This year’s Nobel Peace Prize has gone to Muhammad Yunus and his Grameen Bank. The 87th naming of the award was announced yesterday in Oslo. Yunus and the bank won the award for their work in advancing economic and social opportunities for the poor, particularly women. The committee cited their efforts to help “create economic and social development from below”.
The prize is shared between Yunus and the bank. Yunus is a Bangladeshi economist who has been praised for his novel method of “microcredit” which has helped poor women advance their lives and escape from poverty. Microcredit is the extension of small loans typically from $60 to $140 to entrepreneurs too poor to qualify for traditional bank loans. He founded the Grameen Bank with a charter to help the “poorest of the poor” living without any capital in crowded rural Bangladesh. It has 6.6 million borrowers, 97% of which are women. It provides services in 70,000 villages across the country.
Yunus and the bank will share the prize of 10 million Norwegian kronor (approx $2 million) as well as the gold medal and associated diploma. Yunus told the Nobel Foundation by phone: “I’m absolutely delighted. I cannot believe it has really happened. Everyone was telling me that I would get the prize but it came as a surprise. It is fantastic news for the people that have supported us”.
Yunus won it ahead of this year’s favourite Finnish president Martii Ahtisaari who was heavily backed following his efforts to secure a 2005 peace deal between Indonesia and its separatist Sumatran province Aceh.
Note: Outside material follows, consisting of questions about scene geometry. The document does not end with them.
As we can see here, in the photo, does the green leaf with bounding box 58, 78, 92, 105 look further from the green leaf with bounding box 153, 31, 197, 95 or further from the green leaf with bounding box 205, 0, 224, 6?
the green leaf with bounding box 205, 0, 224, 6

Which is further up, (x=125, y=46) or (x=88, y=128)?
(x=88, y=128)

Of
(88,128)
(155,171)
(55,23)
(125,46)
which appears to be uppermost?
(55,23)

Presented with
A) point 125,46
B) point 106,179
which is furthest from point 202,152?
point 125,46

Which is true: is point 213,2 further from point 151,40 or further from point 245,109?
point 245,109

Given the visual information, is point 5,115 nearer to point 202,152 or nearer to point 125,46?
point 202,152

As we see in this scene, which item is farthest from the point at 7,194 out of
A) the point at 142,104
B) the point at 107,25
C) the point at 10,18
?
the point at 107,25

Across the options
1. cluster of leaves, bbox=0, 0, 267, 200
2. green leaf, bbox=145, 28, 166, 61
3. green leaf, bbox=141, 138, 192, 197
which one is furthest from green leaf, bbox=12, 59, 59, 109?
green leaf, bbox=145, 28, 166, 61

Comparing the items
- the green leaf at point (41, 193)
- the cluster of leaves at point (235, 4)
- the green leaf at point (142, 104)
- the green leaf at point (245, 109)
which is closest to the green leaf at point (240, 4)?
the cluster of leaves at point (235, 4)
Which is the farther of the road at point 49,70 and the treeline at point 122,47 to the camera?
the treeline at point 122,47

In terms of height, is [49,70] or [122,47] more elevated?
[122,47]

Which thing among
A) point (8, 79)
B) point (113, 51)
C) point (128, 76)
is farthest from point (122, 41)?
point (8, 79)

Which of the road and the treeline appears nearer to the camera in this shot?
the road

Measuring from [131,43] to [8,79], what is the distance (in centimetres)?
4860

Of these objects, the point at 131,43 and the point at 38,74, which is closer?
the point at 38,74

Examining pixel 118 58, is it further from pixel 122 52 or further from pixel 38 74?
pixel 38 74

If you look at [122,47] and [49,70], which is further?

The five member committee would not comment on who else was considered for the award except to state it received 191 nominations for the award. The committee chair Ole Danbolt Mjoes said Yunus’s efforts had clear results. He said “we are saying microcredit is an important contribution that cannot fix everything, but is a big help.” He went on to compliment Yunus saying he was creative and “his head is in the right place”.
The 65 year old economist was born in the rural part of Chittagong province. In his school years he was an active boy scout and travelled abroad to scout jamborees. He completed an MA in economics in Dhaka University in 1961 and went to Vanderbilt University in Nashville, Tennessee to gain his doctorate. He stayed on there to be an assistant professor of economics at Middle Tennessee State University before returning home to newly independent Bangladesh to become a full professor of economics at Chittagong University. The country underwent an extreme famine in 1974 in which thousands died. "We tried to ignore it," Yunus told PBS, "But then skeleton-like people began showing up in the capital, Dhaka. Nothing in the economic theories I taught reflected the life around me. How could I go on telling my students make believe stories in the name of economics? I needed to run away from these theories and from my textbooks and discover the real-life economics of a poor person's existence." Yunus moved to the village of Jobra to study the poor. Yunus found that very small loans could make a significant difference in a poor person's ability to survive. He established a rural economic program as a research project. His first loan consisted of $27 of his own money, which he lent to women in a village near Chittagong to make bamboo furniture.
In 1976, Yunus founded the Grameen Bank (which means "of rural area" in Bengali). The bank uses a system of "solidarity groups" to ensure repayment. These groups apply together for loans and its members act as co-guarantors of repayment. With the sponsorship of the central bank of the country and support of the nationalised commercial bank, the bank grew to service other areas around the country. In addition to microcredit, it offers housing loans as well as financing for fisheries and irrigation projects, venture capital, textiles as well as traditional bank services. The Grameen microcredit model has spread to 23 countries. Many micro financing projects follow Yunus’s emphasis on lending specifically to women. Grameen’s stated goal is to reverse the age-old vicious circle of "low income, low saving & low investment", into the cycle of "low income, injection of credit, investment, more income, more savings, more investment, more income". In 1983, the project was transformed into an independent bank by government legislation. Now Grameen is owned by the rural poor whom it serves. Bank borrowers own 90% of its shares, while the remaining 10% is owned by the government.